The first is individual counselling for relationship issues. A skilled counsellor can help one partner work on their own role in the dynamic, learn to communicate differently, and decide what they want. Sometimes that work alone shifts the relationship enough that the other partner becomes willing to engage. Sometimes it helps the searching partner clarify what they need. Either way, it's worth it.
The second is to keep inviting your partner without pressure. Often what blocks the reluctant partner isn't the relationship, it's the fear of being put on trial in front of a stranger. Sharing what you've read here, including the part about therapists not taking sides, sometimes helps.
The third is to wait. If your partner agrees to come grudgingly, the work usually doesn't go well. Sometimes the better path is your own individual work first.
If you're ready to take the next step
Counselling is offered at both The Healing Oak Chilliwack and The Healing Oak Abbotsford, with several practitioners offering couples work using evidence-based approaches including the Gottman Method, EFT, and integrative attachment-based therapy. Many offer a free initial consultation so you can find the right fit before committing to ongoing sessions.
If you're not sure whether couples therapy is what you need, or whether individual counselling makes more sense first, our piece on emotional triggers and the hidden barriers to change is a good read. And if you've been searching for the right type of provider in BC, the psychologist vs counsellor vs therapist guide walks through the differences.
You can reach The Healing Oak through our contact page to ask about availability or book a consultation.
Frequently Asked Questions
Does couples counselling really work?
The research is clear that evidence-based couples therapies, particularly EFT and the Gottman Method, produce significant improvement in most couples who engage in them. The biggest variable isn't the method, it's whether both partners are willing.
Most couples work for 8 to 20 sessions. Some less, some more. Therapy isn't open-ended by default; you and your therapist should regularly review whether you're making progress.
Can we do couples counselling online?
Yes.
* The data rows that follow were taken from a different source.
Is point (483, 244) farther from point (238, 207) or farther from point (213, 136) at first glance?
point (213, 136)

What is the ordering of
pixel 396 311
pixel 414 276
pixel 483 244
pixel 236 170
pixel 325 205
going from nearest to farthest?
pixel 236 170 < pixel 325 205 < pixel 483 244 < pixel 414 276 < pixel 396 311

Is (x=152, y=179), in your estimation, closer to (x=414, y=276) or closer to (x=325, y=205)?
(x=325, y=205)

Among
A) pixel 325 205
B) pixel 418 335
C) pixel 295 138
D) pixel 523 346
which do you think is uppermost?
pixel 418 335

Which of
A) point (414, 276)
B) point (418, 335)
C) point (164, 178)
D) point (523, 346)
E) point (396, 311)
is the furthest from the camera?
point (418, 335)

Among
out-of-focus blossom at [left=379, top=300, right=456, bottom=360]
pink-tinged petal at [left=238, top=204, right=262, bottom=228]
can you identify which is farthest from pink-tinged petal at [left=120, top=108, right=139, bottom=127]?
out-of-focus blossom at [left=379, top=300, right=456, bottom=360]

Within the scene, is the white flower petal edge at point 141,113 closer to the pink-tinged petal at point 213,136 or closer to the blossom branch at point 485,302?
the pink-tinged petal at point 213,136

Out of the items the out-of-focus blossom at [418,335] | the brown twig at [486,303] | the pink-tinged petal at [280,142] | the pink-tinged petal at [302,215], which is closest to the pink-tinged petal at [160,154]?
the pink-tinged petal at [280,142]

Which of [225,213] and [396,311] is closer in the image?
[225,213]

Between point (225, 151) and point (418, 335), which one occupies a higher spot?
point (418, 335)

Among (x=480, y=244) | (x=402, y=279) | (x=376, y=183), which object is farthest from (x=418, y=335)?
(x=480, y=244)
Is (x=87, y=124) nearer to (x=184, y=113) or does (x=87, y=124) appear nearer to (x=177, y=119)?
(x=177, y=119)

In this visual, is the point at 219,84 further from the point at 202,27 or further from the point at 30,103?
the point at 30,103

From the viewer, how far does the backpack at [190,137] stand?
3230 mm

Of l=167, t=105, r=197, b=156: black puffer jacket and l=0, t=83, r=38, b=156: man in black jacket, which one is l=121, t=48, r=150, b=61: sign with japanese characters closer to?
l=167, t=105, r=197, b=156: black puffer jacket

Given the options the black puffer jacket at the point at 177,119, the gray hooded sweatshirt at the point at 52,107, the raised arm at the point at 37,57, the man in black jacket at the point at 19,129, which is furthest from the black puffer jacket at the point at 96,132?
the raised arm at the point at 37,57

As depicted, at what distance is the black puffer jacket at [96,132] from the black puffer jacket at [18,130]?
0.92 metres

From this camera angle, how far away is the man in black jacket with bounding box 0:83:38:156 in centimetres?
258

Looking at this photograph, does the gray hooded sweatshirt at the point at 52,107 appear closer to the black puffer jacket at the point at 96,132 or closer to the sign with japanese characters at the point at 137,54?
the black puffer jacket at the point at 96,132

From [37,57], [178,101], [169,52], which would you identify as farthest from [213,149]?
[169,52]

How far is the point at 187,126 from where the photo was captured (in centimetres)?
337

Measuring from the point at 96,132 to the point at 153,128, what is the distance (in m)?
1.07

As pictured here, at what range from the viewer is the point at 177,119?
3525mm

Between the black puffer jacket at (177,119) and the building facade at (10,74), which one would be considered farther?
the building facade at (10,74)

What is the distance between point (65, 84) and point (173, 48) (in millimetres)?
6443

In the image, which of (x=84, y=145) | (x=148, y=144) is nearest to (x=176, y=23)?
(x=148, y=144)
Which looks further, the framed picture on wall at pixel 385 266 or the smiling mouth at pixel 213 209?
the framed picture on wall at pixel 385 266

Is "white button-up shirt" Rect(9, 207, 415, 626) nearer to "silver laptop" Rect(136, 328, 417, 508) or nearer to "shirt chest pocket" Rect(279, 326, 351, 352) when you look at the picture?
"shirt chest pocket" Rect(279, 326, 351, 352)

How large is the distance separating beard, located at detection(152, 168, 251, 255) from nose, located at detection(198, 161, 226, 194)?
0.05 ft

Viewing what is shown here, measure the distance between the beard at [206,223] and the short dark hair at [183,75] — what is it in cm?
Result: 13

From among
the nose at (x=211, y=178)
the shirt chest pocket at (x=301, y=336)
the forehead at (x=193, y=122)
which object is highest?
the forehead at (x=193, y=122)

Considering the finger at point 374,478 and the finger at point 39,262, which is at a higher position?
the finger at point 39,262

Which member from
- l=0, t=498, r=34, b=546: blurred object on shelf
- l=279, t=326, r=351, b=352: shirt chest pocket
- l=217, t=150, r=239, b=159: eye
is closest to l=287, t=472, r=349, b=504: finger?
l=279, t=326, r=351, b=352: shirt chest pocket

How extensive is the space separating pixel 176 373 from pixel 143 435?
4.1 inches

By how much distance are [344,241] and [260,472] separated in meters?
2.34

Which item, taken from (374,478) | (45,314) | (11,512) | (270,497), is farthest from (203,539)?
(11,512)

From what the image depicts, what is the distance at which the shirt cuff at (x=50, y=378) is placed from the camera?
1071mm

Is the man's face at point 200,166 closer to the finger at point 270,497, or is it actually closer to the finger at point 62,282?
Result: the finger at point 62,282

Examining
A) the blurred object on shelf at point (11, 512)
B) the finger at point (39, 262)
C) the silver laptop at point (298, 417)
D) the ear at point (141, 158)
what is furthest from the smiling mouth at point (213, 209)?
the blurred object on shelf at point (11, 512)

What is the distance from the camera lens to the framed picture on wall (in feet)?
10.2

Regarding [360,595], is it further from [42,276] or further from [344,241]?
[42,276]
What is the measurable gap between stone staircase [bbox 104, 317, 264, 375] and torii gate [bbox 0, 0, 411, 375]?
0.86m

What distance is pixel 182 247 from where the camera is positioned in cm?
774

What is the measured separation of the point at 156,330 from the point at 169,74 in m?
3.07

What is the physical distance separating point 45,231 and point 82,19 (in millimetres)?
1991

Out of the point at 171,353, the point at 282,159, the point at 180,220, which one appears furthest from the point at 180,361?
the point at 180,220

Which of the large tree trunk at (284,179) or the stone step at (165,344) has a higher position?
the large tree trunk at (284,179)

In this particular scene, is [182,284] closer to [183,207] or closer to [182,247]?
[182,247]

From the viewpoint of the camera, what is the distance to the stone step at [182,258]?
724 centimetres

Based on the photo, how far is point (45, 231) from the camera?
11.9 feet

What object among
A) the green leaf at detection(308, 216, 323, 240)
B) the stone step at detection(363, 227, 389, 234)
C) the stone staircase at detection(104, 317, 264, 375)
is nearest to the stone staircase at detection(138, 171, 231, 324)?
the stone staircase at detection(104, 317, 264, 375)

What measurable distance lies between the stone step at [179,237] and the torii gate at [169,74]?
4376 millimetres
Online couples counselling is widely offered in BC and works well for many couples, especially when in-person scheduling is difficult. Some couples find the dynamic shifts a bit online and prefer in-person, especially for the early sessions.
Is everything we say confidential?
Yes, with the standard exceptions all BC counsellors are bound by: imminent risk of harm to self or others, suspected abuse of a child or vulnerable adult, and court-ordered disclosure. Some couples therapists also have a "no secrets" policy where information shared in individual sessions can be brought into joint sessions if relevant. Ask about this before you book.
What's the difference between a marriage counsellor, couples therapist, and relationship counsellor?
In BC, these terms aren't legally regulated, so anyone can use them. What matters is the practitioner's actual credential (RCC, RSW, Registered Psychologist, CCC) and their specific training in couples work. We cover the credential differences in our guide on choosing the right type of mental health professional in BC.
Will the counsellor tell us to break up?
No. Ethical therapists don't direct couples to stay together or separate. That's your decision. What therapy can do is help you both get clear on what you actually want, which sometimes leads to recommitment and sometimes leads to a more conscious separation.